En las primeras décadas del siglo XX, la democracia representativa y vinculada a los gobiernos liberales fue criticada con el auge del nacionalismo. La intersección entre lo local y lo global se representó a través del rechazo de la influencia extranjera y la necesidad de que el Estado ejerciera el poder de manera autoritaria. En esta línea, la idea de democracia fue cuestionada en relación con la imposición de una dictadura como la representada por Carlos Ibáñez del Campo. La instauración del orden se volvió más importante que mantener un sistema político equilibrado entre distintos poderes y con fórmulas de representación alojadas en las elites.
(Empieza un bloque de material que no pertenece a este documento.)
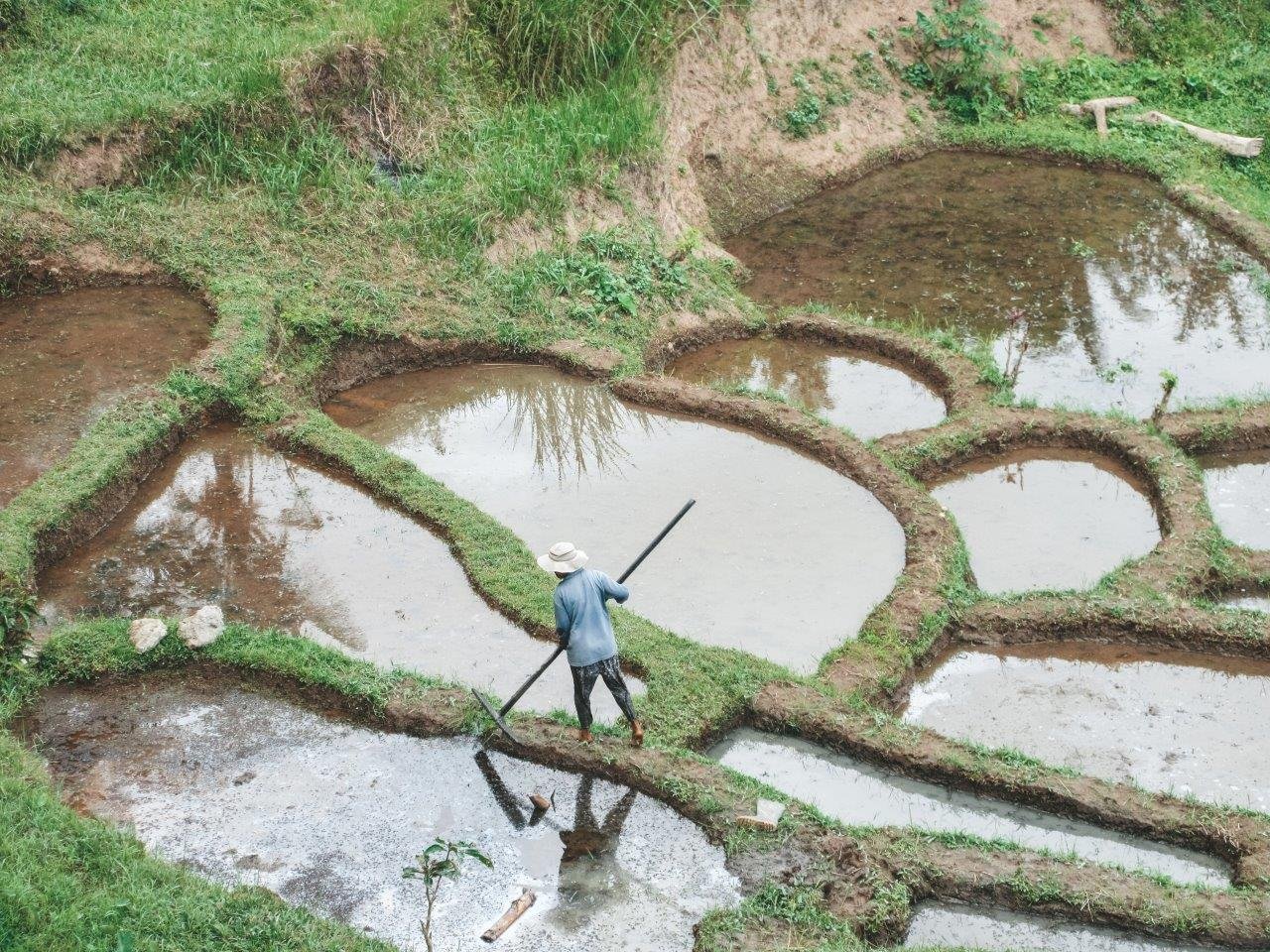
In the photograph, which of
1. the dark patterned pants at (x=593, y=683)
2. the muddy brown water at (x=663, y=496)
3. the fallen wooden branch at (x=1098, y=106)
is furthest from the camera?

A partir de la década de 1930, la ideologización del debate político y las distintas insurrecciones, como primeras expresiones de una política de masas, hicieron que la renuncia a la democracia se tornara imposible; por el contrario, en el primer lustro de esta década, se buscó el restablecimiento de características globales, como la libertad de opinión y la igualdad ante la ley, agregando la inclusión de nuevos sectores en la toma de decisiones con el fin de que la legitimidad del poder se afincara en una democracia deliberativa.
Desde 1936, las circulaciones transnacionales de referentes políticos, la Guerra Civil Española, el auge del fascismo italiano y la Segunda Guerra Mundial enmarcaron los debates acerca de la democracia en el binomio libertad y represión. En este momento, la polarización ideológica entre derechas e izquierdas permitió, una vez más, la posibilidad de criticar la democracia o sus excesos, como lo señaló el conservador Rodríguez de la Sota, hecho que fue imposible años después. Es decir, la cambiante posición respecto a la democracia desde las diferentes posiciones políticas en Chile se hizo evidente cuando algunos sectores de la derecha criticaron la idea de democracia mientras que partidos de izquierda se representaban como férreos defensores de ésta. Por último, la Guerra Fría cambió, nuevamente, todo este panorama. Ahora, los comunistas se volvieron los fieles representantes de un sistema político jerarquizado y de partido único, mientras que, para la derecha, la única forma de hacer política fue a partir de la defensa de la democracia.
En definitiva, los cambios y quiebres que experimentó el concepto de democracia en el periodo estudiado se asentaron en el cuestionamiento sobre la hegemonía que supuestamente ejercía o debía ejercer esta noción. Es decir, la trayectoria política de Chile explica que la democracia, como una idea fuerza que legitimaba el poder político, estuvo sometida a escrutinio de manera permanente, transformándose en un eje flexible y permeable del debate político chileno, criticado y cuestionado, en distintos momentos, como un sistema político que se debía adecuar a las necesidades del país.